Saturday, August 25, 2012

Euripides' "Helen" in Times Square

Our positive or negative view of matters depends on the way we perceive and decode time. We find this element of time in Euripides' play. Helen asks Teucer how long it has been since the sack of  Troy. She receives the answer: "It's been seven years that feel like ten." And she asks again: "and before that, you were in Troy for how long?" The answer: "Ten". Surely, we understand that time is very important for the heroes of our drama. What is happening? Has time stopped existing for Helen? A possible answer is that Helen does not speak about time from an objective point of view but from a subjective point of view. She talks about her inner sense of time. I could give you some clear-cut examples to clarify any possible misunderstandings of the concept of time.

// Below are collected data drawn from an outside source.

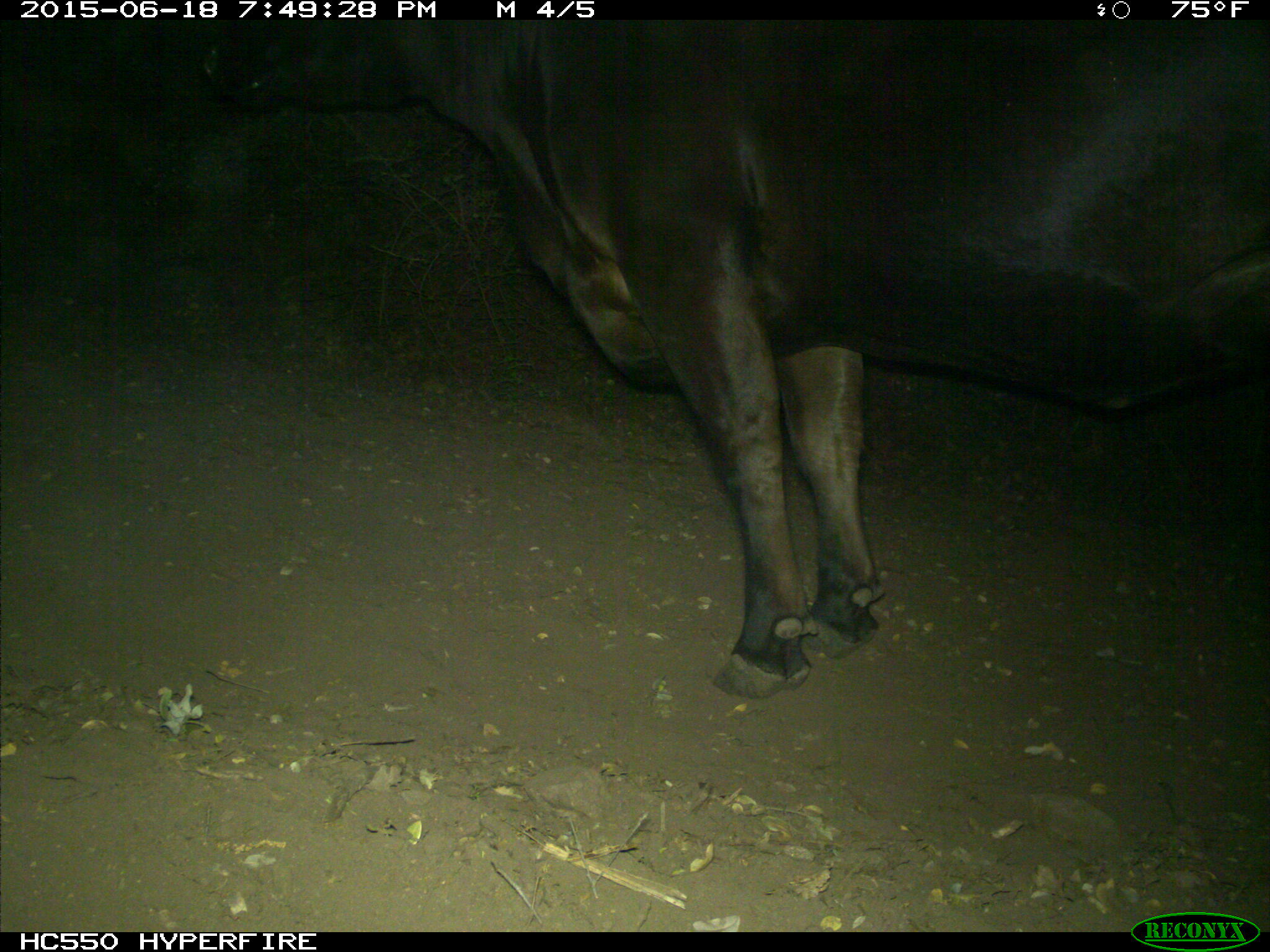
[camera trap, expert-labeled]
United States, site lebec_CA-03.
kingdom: Animalia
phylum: Chordata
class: Mammalia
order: Artiodactyla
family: Bovidae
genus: Bos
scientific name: Bos taurus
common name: domestic cow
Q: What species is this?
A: Bos taurus (domestic cow).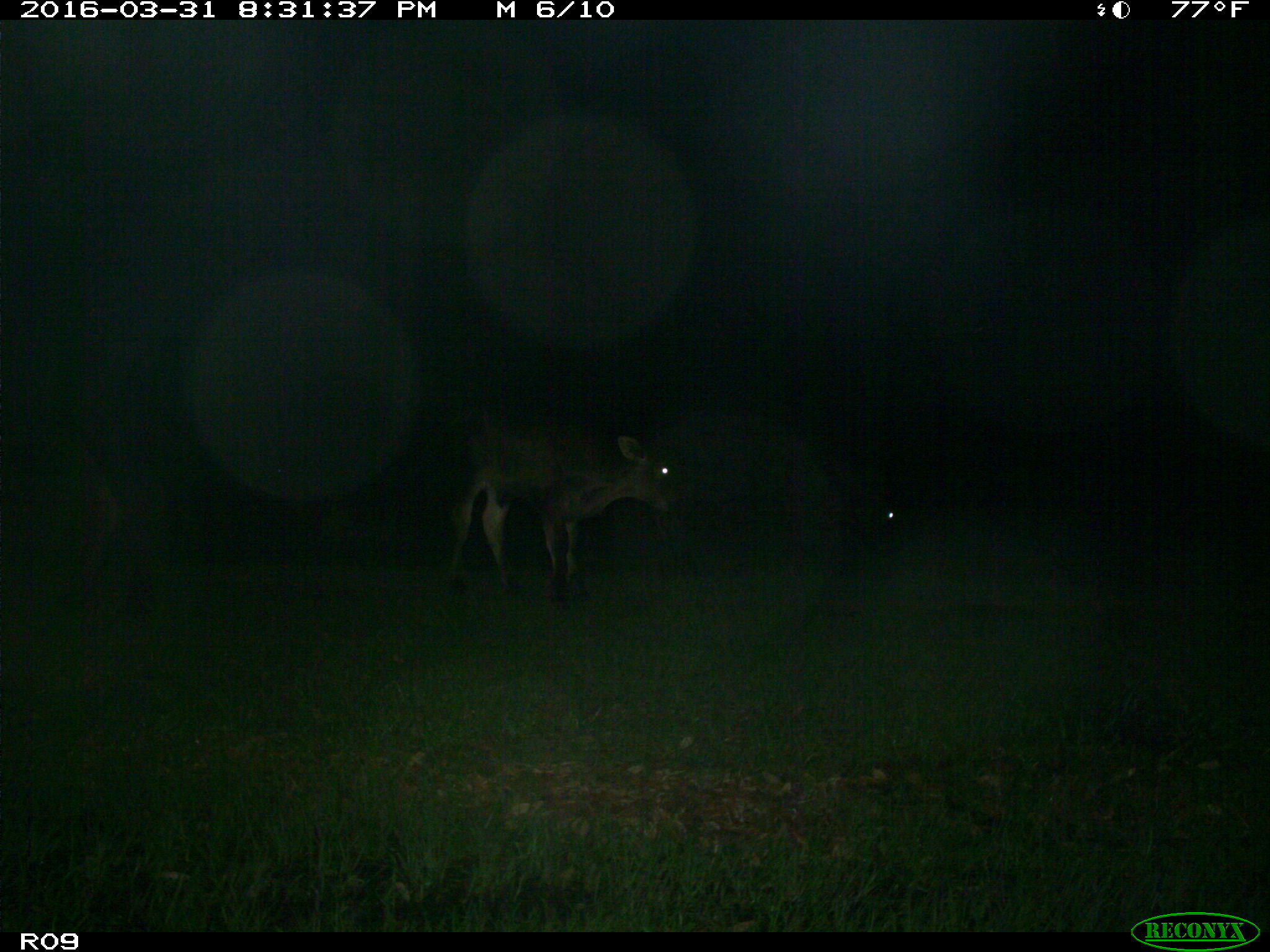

The time spent rehearsing and preparing for the play "Helen" is objective. However, the  stressful period until the premiere of the show is subjective for the people involved in the play. Meaning, they perceive differently what time offers and what it takes away.

In New York, we come across skyscrapers. We understand that time seems to outclass the element of space. We feel the tension in matters. American people accept the responsibility of bearing the cost of change contrary to the situation in Greece where we face the problem of the increase in the number of civil servants and the construction of a lawless, timeless, made-of-cement Athens. Even worse, Greece has come up to the point of becoming a country that does not resolve to make some structural changes. Namely, crime has reached such a high level that people are afraid of going out on the streets, of moving around freely and they prefer living shut in their homes because they don't have the courage, under these circumstances of financial misery, to go out and find new ways of communicating. Our house may not let us move around freely but it can make us feel safe.

Isn't this too a kind of tyranny?

Let's go back to New York. New York is a place far away but also very close to our everyday life. Tourists feel like they are lifted up high (Manhattan). They perceive the energy of a superpower on 5th Avenue, at Dow Jones, on 42nd Street, in the famous Times Square, where all cultural events take place. However, there is a danger that is not easily perceived. Americans have turned time into money. Money=feeling=present. Let's cite an example.

The skull is a very familiar symbol. Lately, we find skulls in different colors and sizes everywhere. This new fashion trend is a part of many collections, bracelets, hair pins, dresses, T-shirts. For this print on a T-shirt people pay the (not to so small) sum of 380 €.

Recently, I visited the Metropolitan Museum of art and witnessed the queues of visitors, fans and otherwise, of the exposition dedicated to the designer Alexander McQueen called "Savage Beauty". The symbol of the skull  became prominent after the designer's unexpected death.

Despite his death, the Alexander McQueen brand continued promoting deathly and aggressive creations. Undoubtedly, this is a creator in vogue. I think so because thousands of people wait in line for this exposition and perhaps neglect other timeless works that remain eternal and immortal. I'm talking about works of art that were created thousands of years ago and offer us a glimpse of immortality.

To sum up: The human skull is a sign of warning against lethal danger. Which is that danger for me?
Time. Because when does death become cruel? When it is a part of time.

For the Ancient Greeks death was never cruel. Because the way of life was different. Contemporary cultures are afraid of death.

Euripides does not consider death as the end. His heroes overcome their passions and reach something grander than time. At the end of the play, Theoclymenus says: "Oh! Great sons of Zeus! I threw my pride away!" Time is the enemy of the Ego. Because Ego dies.

Euripides complains because time has taken the place of eternity, hence the tomb of Proteus. That's the reason why I use a clock in the show. "The abyss of time is a mass grave for all of us."

Like in his time, Euripides would still believe nowadays that we have entered an era of Time. However, he gives us an answer that can be helpful.

Time is not alone. Euripides, like all the ancient dramatists, taught his dramas in the most suitable place for communication: the theatre!

This is where the fundamental communication between people is found. The heroes, by transcending their limits, are able to witness the ultimate prize. After the end of the tragedy the audience can manage time with the help of an inner rebirth (catharsis).

Nowadays we face problems that lead to this question = In the end, are we free? Those of us who have the ability to overcome our passions are free.

With this play, Euripides tried to teach us that our absolute tyrant is our utopia. Our whole life is a chase, an "empty shirt" as George Seferis said, the chase of an ideal situation that we will never reach, but still, we torture ourselves being its servants. Yet, we should realize that we serve a tyrant that rules over us and to whom we will never be able to say "no".

Because Helen is Καλλιπάρηον= has a beautiful face.